Non-human primates regain control of their paralyzed leg – as early as six days after spinal cord injury – thanks to a neuroprosthetic interface that acts as a wireless bridge between the brain and spine, bypassing the injury. A feasibility clinical study has begun in Switzerland to test the therapeutic effects of the spine-part of the interface in people with spinal cord injury.
On June 23rd, 2015, a primate with spinal cord injury regained control of its paralyzed leg with the help of a neuroprosthetic system called the “brain-spine interface” that bypassed the lesion, restoring communication between the brain and the region of the spinal cord. The results are published today in Nature.
The interface decodes brain activity associated with walking movements and relays this information to the spinal cord – below the injury – through electrodes that stimulate the neural pathways that activate leg muscles during natural locomotion.
The neuroprosthetic interface was conceived at École Polytechnique Fédérale De Lausanne (EPFL) in Lausanne, Switzerland, and developed together with an international network of collaborators including Medtronic, Brown University and Fraunhofer ICT-IMM. It was tested in collaboration with the University of Bordeaux, Motac Neuroscience and the Lausanne University Hospital (CHUV).
“This is the first time that neurotechnology restores locomotion in primates,” says neuroscientist Grégoire Courtine who led the collaboration and holds the IRP chair in spinal cord repair. “But there are many challenges ahead and it may take several years before all the components of this intervention can be tested in people.”
The brain is a huge network of cells called neurons. Information is processed in the brain by transmitting spikes of electricity from one neuron to the next. This electrical spiking gives rise to brain signals that can actually be measured and interpreted.
The lumbar region of the spinal cord also contains complex networks of neurons that activate leg muscles to walk. Bundles of nerves coming from the brain carry the relevant information to the spinal cord about the intended activation of leg muscles.
For intact nervous systems, signals about walking come from a small region (about the size of a dime for primates) of the brain called the motor cortex. Signals from the motor cortex travel down the spinal cord, reach the neural networks located in the lumbar region, and these in turn activate muscles in the legs to produce walking movements.

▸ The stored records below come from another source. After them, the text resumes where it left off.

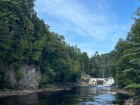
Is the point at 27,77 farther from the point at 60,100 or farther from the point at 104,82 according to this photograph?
the point at 104,82

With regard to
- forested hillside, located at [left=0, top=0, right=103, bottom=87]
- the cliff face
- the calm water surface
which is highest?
forested hillside, located at [left=0, top=0, right=103, bottom=87]

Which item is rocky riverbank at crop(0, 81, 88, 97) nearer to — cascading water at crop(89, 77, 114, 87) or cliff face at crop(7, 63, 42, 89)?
cliff face at crop(7, 63, 42, 89)

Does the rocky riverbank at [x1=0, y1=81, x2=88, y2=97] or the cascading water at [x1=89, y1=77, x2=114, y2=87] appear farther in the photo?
the cascading water at [x1=89, y1=77, x2=114, y2=87]

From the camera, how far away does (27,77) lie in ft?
162

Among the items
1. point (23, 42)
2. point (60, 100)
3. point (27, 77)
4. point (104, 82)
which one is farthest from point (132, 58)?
point (104, 82)

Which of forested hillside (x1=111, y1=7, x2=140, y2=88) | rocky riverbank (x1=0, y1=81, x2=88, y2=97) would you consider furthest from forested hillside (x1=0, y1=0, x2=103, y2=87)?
forested hillside (x1=111, y1=7, x2=140, y2=88)

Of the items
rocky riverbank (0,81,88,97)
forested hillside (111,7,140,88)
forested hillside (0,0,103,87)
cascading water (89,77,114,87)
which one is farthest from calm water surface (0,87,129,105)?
cascading water (89,77,114,87)

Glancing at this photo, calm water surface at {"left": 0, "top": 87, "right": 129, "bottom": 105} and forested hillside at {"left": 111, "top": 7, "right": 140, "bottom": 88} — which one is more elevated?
forested hillside at {"left": 111, "top": 7, "right": 140, "bottom": 88}

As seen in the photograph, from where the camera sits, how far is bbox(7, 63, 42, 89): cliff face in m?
42.8

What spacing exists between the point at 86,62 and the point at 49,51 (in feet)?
204

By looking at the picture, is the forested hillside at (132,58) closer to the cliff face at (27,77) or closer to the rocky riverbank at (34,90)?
the rocky riverbank at (34,90)

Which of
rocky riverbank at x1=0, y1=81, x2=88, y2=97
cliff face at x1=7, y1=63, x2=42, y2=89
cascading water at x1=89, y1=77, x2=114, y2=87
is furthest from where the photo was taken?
cascading water at x1=89, y1=77, x2=114, y2=87

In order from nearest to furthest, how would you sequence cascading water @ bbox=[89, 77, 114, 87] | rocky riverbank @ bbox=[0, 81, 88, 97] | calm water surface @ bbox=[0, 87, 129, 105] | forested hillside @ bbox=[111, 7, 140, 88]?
forested hillside @ bbox=[111, 7, 140, 88], calm water surface @ bbox=[0, 87, 129, 105], rocky riverbank @ bbox=[0, 81, 88, 97], cascading water @ bbox=[89, 77, 114, 87]

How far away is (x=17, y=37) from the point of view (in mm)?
46219
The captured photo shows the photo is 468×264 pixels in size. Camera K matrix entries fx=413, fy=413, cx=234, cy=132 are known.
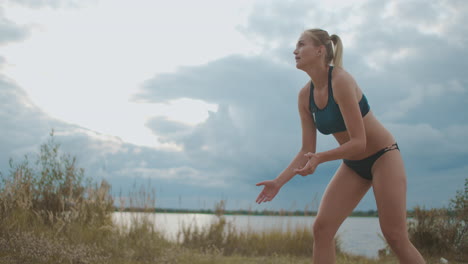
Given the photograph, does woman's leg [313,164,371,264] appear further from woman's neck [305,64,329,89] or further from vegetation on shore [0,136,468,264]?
vegetation on shore [0,136,468,264]

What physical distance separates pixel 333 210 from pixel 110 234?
4989 mm

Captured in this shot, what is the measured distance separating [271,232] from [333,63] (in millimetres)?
6488

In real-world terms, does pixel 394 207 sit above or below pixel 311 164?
below

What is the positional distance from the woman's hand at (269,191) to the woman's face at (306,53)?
2.66ft

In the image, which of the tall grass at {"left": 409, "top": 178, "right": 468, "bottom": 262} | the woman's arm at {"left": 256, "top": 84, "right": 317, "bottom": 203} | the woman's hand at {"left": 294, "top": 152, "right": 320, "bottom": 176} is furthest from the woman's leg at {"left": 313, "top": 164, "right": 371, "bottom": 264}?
the tall grass at {"left": 409, "top": 178, "right": 468, "bottom": 262}

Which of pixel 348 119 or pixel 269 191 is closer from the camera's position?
pixel 348 119

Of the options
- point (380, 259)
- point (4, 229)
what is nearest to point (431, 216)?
point (380, 259)

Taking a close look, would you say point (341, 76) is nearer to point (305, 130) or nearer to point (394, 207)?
point (305, 130)

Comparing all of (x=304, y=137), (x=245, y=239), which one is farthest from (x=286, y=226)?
(x=304, y=137)

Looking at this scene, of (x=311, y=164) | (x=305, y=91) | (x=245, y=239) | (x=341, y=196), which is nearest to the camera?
(x=311, y=164)

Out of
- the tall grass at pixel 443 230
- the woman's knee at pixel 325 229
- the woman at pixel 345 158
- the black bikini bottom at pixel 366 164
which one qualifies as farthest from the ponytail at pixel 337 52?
the tall grass at pixel 443 230

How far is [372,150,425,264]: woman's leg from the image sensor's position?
2.65m

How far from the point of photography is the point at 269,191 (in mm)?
2818

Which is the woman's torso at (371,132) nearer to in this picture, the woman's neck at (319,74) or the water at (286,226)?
the woman's neck at (319,74)
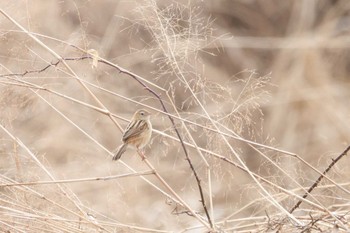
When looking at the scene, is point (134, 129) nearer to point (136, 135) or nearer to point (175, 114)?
point (136, 135)

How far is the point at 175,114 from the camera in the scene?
2.79m

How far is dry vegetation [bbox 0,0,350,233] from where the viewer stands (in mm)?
2500

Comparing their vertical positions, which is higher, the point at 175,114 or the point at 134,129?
the point at 175,114

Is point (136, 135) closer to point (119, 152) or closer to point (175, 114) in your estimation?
point (119, 152)

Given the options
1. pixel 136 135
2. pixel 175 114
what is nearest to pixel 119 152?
pixel 136 135

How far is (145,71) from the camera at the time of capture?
21.0 feet

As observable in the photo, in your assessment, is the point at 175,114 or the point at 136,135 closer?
the point at 136,135

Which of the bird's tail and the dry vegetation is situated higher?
the dry vegetation

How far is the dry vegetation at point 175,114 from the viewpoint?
2.50 meters

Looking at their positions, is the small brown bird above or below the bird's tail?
above

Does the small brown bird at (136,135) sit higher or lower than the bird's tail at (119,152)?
higher

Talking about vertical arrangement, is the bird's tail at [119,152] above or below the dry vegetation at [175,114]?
below

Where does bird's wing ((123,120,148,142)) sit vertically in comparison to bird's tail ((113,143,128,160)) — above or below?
above

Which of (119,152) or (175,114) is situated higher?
(175,114)
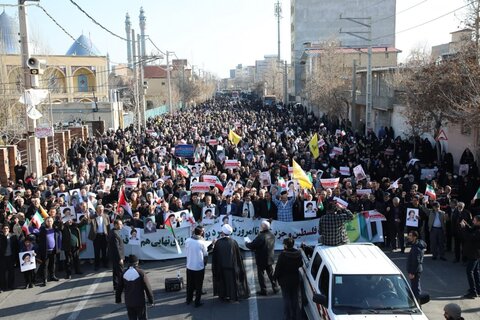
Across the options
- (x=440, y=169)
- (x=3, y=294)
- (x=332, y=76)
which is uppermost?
(x=332, y=76)

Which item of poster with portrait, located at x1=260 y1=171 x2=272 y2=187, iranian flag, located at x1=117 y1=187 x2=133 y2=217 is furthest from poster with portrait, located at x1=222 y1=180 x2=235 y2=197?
iranian flag, located at x1=117 y1=187 x2=133 y2=217

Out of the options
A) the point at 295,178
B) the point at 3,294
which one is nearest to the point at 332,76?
the point at 295,178

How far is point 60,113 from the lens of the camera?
49.5m

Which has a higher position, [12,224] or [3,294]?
[12,224]

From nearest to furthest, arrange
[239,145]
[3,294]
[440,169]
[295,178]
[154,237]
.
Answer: [3,294] → [154,237] → [295,178] → [440,169] → [239,145]

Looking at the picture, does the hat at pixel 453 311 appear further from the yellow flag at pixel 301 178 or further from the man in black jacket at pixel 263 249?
the yellow flag at pixel 301 178

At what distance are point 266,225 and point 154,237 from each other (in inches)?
146

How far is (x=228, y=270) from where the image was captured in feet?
32.6

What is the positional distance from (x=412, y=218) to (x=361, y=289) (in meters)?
5.83

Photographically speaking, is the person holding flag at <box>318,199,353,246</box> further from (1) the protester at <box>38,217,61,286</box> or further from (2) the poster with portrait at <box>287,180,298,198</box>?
(1) the protester at <box>38,217,61,286</box>

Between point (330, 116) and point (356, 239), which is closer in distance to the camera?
point (356, 239)

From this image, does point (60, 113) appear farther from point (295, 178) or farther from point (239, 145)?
point (295, 178)

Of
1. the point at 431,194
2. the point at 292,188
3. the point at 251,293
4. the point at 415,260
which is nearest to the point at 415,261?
the point at 415,260

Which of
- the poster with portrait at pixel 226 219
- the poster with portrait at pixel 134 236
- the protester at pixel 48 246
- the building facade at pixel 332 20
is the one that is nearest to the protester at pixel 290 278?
the poster with portrait at pixel 226 219
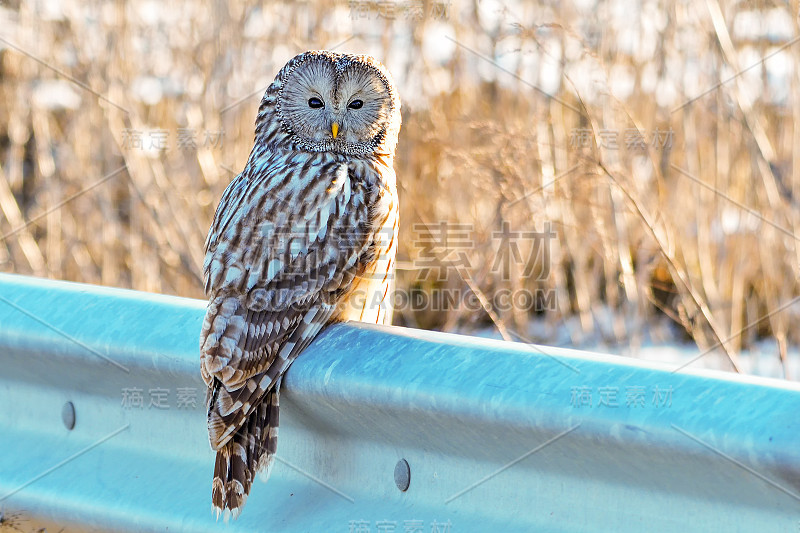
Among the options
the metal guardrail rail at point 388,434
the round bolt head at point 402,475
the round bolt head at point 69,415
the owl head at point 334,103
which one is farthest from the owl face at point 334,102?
the round bolt head at point 402,475

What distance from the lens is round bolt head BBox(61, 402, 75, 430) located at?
2372mm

Spinal cord lesions partly or completely prevent these signals from reaching the neurons that activate leg muscles, leading to paralysis. But the motor cortex can still produce spiking activity about walking, and the neural networks activating muscles in the paralyzed leg are still intact and can still generate leg movements.
How the brain-spine interface works
The brain-spine interface bridges the spinal cord injury, in real-time and wirelessly. The neuroprosthetic system decodes spiking activity from the brain’s motor cortex and then relays this information to a system of electrodes located over the surface of the lumbar spinal cord, below the injury. Electrical stimulation of a few volts, delivered at precise locations in the spinal cord, modulates distinct networks of neurons that can activate specific muscles in the legs.
“To implement the brain-spine interface, we developed an implantable, wireless system that operates in real-time and enabled a primate to behave freely, without the constraint of tethered electronics,” says Courtine. “We understood how to extract brain signals that encode flexion and extension movements of the leg with a mathematical algorithm. We then linked the decoded signals to the stimulation of specific hotspots in the spinal cord that induced the walking movement.”
For partial lesions of the spinal cord, the scientists showed that the primate regained control of its paralyzed leg immediately upon activation of the brain-spine interface. The interface should also work for more severe lesions of the spinal cord, according to the scientists, likely with the aid of pharmacological agents. Note that for these partial lesions, the primate is initially paralyzed and then spontaneously regains full mobility after about three months.
“The primate was able to walk immediately once the brain-spine interface was activated. No physiotherapy or training was necessary,” says neuroscientist Erwan Bezard of Bordeaux University who oversaw the primate experiments.
“The link between the decoding of the brain and the stimulation of the spinal cord – to make this communication exist – is completely new,” says neurosurgeon Jocelyne Bloch of the Lausanne University Hospital (CHUV) who leads the functional neurosurgery department at the Lausanne University Hospital and surgically implanted the brain and spinal cord implants.
She continues, “For the first time, I can imagine a completely paralyzed patient able to move their legs through this brain-spine interface.”
In collaboration with EPFL, Bloch is currently leading a clinical feasibility study that evaluates the therapeutic potential of this spinal cord stimulation technology, without the brain implant, to improve walking in people with partial spinal cord injury affecting the lower limbs.